Bu satırlardan teknolojinin baş döndürücü hızını çok kez konuştuk. Bundan 50 yıl önce petrol ve otomotiv şirketleri dünyanın en değerli markaları arasında yer alırken bugün listeye baktığımızda tepede teknoloji şirketlerini görüyoruz. Ancak bu şirketlerin özelliği sadece teknolojiyi çok iyi kullanmaları değil aynı zamanda yaratıcı bir fikirle doğmuş olmaları. Yani inovatif, girişimci ve teknoloji odaklı bir doğum süreci sizi en tepelere ulaştırabilir. Bir öğrencinin üniversite kampüsündeki fikri ya da bir garajdan doğan fikir veya iki arkadaşın meraklarını gidermek için oluşturdukları bir platform bugün milyarlarca dolar değere sahip birer teknoloji devi hâline dönüşmüş durumda. İşte, Cumhuriyet’imizin ikinci yüzyılında parlak beyinlerimizin girişimci fikirlerini teknolojiyle yoğurmak rasyonel zeminlerimizden birisi olmalı.

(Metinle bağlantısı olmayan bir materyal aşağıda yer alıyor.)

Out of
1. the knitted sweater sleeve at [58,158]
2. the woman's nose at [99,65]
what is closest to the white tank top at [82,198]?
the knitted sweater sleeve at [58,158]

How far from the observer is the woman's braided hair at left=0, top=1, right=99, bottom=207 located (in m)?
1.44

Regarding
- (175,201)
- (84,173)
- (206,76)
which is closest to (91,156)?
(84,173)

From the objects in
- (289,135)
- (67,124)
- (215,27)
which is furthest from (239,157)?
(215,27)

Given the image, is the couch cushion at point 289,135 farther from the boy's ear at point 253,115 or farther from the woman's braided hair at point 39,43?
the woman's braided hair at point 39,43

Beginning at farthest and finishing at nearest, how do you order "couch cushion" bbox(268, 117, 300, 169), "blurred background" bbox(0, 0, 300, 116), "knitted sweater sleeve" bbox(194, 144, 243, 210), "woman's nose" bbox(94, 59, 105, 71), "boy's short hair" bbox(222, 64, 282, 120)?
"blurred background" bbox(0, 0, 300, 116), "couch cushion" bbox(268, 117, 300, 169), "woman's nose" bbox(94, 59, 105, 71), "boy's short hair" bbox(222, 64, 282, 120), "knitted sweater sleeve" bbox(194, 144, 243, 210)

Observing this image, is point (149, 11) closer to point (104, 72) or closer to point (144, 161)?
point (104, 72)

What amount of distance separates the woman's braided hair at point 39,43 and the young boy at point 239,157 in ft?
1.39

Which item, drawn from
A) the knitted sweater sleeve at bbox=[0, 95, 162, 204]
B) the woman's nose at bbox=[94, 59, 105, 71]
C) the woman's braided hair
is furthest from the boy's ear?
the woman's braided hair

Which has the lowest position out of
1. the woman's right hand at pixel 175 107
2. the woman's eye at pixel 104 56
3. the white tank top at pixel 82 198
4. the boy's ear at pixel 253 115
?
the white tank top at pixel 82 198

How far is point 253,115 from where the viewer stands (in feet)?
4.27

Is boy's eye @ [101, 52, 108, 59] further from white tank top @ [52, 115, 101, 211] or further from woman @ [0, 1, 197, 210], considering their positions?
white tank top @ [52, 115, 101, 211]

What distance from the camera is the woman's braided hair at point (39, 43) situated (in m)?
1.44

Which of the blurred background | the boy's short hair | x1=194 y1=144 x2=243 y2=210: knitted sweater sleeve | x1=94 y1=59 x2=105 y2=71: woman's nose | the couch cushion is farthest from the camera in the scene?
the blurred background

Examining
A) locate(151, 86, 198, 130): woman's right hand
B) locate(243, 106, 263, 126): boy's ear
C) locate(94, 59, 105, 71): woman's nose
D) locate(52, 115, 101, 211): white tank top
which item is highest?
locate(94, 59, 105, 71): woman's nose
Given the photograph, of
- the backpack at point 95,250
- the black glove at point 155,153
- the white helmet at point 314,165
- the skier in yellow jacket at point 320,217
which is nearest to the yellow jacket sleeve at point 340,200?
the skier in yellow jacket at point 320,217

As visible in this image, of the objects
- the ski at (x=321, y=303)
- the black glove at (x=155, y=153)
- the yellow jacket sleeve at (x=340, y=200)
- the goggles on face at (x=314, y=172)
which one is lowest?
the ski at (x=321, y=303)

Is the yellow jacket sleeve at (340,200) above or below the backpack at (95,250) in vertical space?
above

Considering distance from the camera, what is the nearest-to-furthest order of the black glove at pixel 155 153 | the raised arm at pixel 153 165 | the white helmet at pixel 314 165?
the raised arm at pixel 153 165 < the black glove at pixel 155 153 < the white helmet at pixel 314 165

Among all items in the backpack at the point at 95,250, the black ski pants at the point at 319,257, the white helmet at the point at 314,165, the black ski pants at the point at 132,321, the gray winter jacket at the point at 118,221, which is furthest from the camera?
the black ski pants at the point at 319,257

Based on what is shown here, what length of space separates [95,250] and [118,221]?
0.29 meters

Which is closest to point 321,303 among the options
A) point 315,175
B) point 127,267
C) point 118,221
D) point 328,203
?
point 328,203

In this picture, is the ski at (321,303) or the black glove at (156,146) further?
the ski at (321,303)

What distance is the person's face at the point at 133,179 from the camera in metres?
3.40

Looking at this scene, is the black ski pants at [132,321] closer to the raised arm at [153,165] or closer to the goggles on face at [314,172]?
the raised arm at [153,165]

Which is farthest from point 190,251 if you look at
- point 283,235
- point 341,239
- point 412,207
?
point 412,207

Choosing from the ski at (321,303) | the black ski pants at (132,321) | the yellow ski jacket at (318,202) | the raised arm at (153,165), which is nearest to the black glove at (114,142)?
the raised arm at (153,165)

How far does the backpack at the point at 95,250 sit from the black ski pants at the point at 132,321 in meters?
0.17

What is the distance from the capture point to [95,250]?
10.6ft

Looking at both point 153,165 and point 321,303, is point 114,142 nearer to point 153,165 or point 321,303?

Konu rasyonel zemin ise bir diğer ev ödevimiz ise çok uzunca bir süredir politika metinlerimizde ve eylem planlarımızda yer alan ancak gerçekleştirmekte çok zorlandığımız katma değerli ihracat konusu. Bundan 10 sene önce bürokraside göreve başladığımda yüksek lisans tezimin konusu olan nitelikli ihracat konusunu işlerken o zamanki durumda birim ihracat değerimizin 1 ila 1,5 dolar düzeyinde olduğunu ve rakiplerimizle çetin bir rekabet içinde olabilmemiz için bu değerin ivedilikle yukarı çekilmesinin elzem olduğunu konuşurduk. Aradan geçen zaman sonrasında bugün ihracatımızın teknolojik ve nitel kompozisyonunu değerlendirmek istediğimizde aynı cümleleri yazsak çok da yanılmış sayılmayız. Hiç şüphe yok ki mevcut üretim süreçlerimiz ve yetenek setlerimiz dikkate alındığında ihracatımızın niteliğini hızlı bir şekilde artırmak bugünden yarına başarabileceğimiz bir konu değil. Ancak çözüm biraz da sorunda gizli. Ürün, pazar ve rekabet konusunda kapsayıcı ve stratejik kararlarımız ihracat kapasitemizi bambaşka bir yere getirebilirken uzun, meşakkatli ve bir o kadar da sabır gerektiren bir süreç olan yetenek setimizin gelişimi konusu da önümüzdeki dönemde atmamız gereken rasyonel adımların başında geliyor.
Başımızı bir de yurt içine çevirelim istiyoruz. Bir süredir fiyat istikrarsızlığı sorunuyla mücadele ediyoruz ve teşbihte hata olmaz, enflasyon bir ekonominin kanseri gibi içten içe çürüten bir hastalığıdır. Enflasyonla etkili mücadelemizi eğrileriyle doğrularıyla sürdürürken özellikle iç ticarette ahlak konusunu da göz ardı etmememiz gerekir. Kadim bir kültür olan ahiliğin bugüne mirası olan satıcıların ekonomik görünümden çoğunlukla kopan fiyatlamaları artık bir alışkanlık hâline gelmiş durumda. Öyle ki ham maddesi de iş gücü de yerel kaynaklara bağlı bir satıcı bile dövizin yukarı yönlü keskin hareketlerinde fiyatlarını yukarı yönlü güncellemekten bir an bile geri durmuyor. Ancak tabii ki tersi yönde hareketlerde fiyatların yapışkanlığı söz konusu oluyor ve bu sefer de kar enflasyonu ortaya çıkıyor. Dolayısıyla önümüzdeki dönemde ticarette ahlak da gerçekten ulaşmamız gereken rasyonel bir zemin.
Çağdaşlarımın okuduğu ders kitaplarında ülkemiz için şu ifade vardı; “cennet vatan”. Adımlarımızı doğru attığımızda adeta bir cennette yaşamamak için hiçbir nedenimiz yok. Yeter ki isteyelim.